- Document excerpt:
*** Begin section ***

New year; same old Gordon Brown

Fraser Nelson 2:06pm

No.10 has come up with an ingenious solution to what could have been a yearly presentational problem: to have Gordon Brown's New Year's Message as a disembodied voice, with no video at all.  You can listen to it here.

And that voice observes that an “old era of unbridled free market dogma was finally ushered out”. Remind us, who was Chancellor during the last ten years? It’s typical of Brown’s pettiness that he also includes in his New Year message a stab at the Tories, saying “The failure of British governments in previous global downturns was to succumb to political expediencsy and cut back investment across the board thereby stunting our ability to grow and strangling hope during the upturn. This will not happen on my watch.” This is beyond parody, and not just his lame attempt to share Obama’s “hope” motif. What happened on his watch was the disfiguration of the British economy into a massive over-leveraged hedge fund with the highest personal debt ratios in the world - which, of course, has made us worst-hit by the credit crunch.

*** End section ***

- Exercise objective: From the post on Gordon Brown's New Year message, output verbatim the passage that opens with the words containing "Fraser Nelson 2:06pm" and closes with "to it here.".

- Collected data:
*** Begin section ***

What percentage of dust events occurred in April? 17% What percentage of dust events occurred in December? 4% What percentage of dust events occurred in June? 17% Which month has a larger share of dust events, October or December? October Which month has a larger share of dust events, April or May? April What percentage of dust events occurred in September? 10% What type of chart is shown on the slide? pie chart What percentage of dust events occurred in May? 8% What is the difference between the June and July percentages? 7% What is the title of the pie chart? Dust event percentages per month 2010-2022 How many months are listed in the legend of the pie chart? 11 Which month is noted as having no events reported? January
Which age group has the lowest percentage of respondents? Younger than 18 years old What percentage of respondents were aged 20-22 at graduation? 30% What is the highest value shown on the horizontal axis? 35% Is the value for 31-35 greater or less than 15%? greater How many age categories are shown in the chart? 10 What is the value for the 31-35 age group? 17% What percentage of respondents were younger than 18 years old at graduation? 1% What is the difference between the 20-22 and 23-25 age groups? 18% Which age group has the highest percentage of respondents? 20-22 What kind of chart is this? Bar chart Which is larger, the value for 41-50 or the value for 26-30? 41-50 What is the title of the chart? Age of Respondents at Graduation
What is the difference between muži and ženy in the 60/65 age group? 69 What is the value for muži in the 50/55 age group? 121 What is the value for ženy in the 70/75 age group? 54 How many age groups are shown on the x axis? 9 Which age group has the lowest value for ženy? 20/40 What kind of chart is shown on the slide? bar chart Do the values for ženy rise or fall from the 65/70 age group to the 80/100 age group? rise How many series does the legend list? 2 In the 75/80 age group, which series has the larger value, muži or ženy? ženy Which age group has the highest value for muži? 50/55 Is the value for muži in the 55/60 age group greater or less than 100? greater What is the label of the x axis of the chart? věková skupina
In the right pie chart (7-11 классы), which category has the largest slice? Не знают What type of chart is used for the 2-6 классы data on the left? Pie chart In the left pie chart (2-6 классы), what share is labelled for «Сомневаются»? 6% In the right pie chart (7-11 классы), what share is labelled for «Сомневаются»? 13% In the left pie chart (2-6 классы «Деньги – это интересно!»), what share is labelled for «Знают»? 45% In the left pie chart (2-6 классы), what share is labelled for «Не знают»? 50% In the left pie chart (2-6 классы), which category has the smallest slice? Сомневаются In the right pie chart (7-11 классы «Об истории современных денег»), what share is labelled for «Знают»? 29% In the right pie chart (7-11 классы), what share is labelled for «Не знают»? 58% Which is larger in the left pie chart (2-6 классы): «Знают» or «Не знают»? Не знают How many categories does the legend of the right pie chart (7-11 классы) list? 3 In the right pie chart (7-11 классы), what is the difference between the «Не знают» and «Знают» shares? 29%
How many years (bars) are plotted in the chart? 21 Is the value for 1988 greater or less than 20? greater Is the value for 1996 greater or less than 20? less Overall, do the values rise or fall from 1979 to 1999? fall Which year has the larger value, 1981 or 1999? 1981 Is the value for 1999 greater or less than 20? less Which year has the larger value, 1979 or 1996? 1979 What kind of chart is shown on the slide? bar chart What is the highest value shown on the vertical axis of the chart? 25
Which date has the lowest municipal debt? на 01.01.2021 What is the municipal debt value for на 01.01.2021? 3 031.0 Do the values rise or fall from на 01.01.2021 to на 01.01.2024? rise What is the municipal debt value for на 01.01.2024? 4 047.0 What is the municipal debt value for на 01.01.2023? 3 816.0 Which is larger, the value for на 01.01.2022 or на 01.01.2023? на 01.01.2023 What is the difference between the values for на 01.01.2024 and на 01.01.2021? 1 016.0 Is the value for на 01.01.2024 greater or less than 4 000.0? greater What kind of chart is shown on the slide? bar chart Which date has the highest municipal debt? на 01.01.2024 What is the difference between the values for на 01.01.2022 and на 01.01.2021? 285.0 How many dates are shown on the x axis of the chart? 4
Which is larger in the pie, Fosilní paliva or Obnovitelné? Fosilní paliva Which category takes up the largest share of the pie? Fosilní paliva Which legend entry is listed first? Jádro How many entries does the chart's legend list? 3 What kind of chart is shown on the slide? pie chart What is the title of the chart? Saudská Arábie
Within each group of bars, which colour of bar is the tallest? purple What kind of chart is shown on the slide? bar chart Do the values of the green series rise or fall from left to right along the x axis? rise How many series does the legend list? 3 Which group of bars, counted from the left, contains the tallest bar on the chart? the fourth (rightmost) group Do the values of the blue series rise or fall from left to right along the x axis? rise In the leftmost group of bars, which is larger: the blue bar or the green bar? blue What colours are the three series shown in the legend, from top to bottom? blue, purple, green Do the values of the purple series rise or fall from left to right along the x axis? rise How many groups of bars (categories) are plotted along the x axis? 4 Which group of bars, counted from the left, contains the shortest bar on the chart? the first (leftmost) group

*** End section ***

- Finished task:
Fraser Nelson 2:06pm

No.10 has come up with an ingenious solution to what could have been a yearly presentational problem: to have Gordon Brown's New Year's Message as a disembodied voice, with no video at all.  You can listen to it here.